* [Directions for this task] Images should be left out, and everything else in the listing reproduced exactly.

* [Data shown]
====

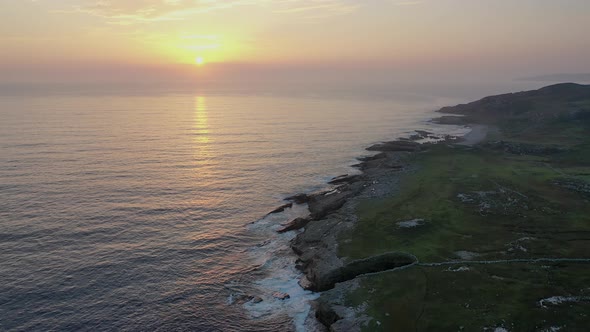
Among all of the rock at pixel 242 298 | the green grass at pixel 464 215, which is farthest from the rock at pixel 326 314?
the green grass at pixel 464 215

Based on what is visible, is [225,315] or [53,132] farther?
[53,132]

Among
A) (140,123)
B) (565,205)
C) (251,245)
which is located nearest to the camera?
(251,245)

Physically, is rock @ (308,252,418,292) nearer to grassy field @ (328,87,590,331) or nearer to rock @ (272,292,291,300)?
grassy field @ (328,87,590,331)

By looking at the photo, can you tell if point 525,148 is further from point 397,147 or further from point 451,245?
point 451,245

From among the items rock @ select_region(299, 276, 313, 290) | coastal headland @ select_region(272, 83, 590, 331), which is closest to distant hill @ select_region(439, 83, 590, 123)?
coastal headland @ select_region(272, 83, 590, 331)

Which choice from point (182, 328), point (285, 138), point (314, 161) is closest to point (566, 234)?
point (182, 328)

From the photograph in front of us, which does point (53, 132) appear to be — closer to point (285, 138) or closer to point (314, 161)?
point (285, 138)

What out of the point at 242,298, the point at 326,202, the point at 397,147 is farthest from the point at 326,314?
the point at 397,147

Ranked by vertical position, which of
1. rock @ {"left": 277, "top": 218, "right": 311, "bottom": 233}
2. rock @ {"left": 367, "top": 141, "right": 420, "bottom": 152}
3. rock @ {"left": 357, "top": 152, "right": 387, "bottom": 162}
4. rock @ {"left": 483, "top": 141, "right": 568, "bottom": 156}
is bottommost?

====

* [Written answer]
Among all of the rock at pixel 242 298 | the green grass at pixel 464 215, which is farthest from the rock at pixel 326 314?
the green grass at pixel 464 215

Based on what is visible, is [225,315] or [53,132] farther?
[53,132]

Among
A) (140,123)
B) (565,205)
C) (251,245)
which is located nearest to the camera?
(251,245)

Physically, is rock @ (308,252,418,292) nearer to grassy field @ (328,87,590,331) or nearer to rock @ (272,292,291,300)?
grassy field @ (328,87,590,331)

By looking at the photo, can you tell if point 525,148 is further from point 397,147 or further from point 451,245?
point 451,245

From among the items rock @ select_region(299, 276, 313, 290) | coastal headland @ select_region(272, 83, 590, 331), which is closest to distant hill @ select_region(439, 83, 590, 123)?
coastal headland @ select_region(272, 83, 590, 331)

Which choice from point (182, 328), point (285, 138), point (314, 161) is closest to point (566, 234)?
point (182, 328)

From the photograph in front of us, which does point (53, 132) appear to be — closer to point (285, 138) or closer to point (314, 161)?
point (285, 138)

What out of the point at 242,298, the point at 326,202, the point at 397,147 is farthest from the point at 326,314?
the point at 397,147

Ranked by vertical position, which of
1. rock @ {"left": 277, "top": 218, "right": 311, "bottom": 233}
2. rock @ {"left": 367, "top": 141, "right": 420, "bottom": 152}
3. rock @ {"left": 357, "top": 152, "right": 387, "bottom": 162}
4. rock @ {"left": 483, "top": 141, "right": 568, "bottom": 156}
is bottommost?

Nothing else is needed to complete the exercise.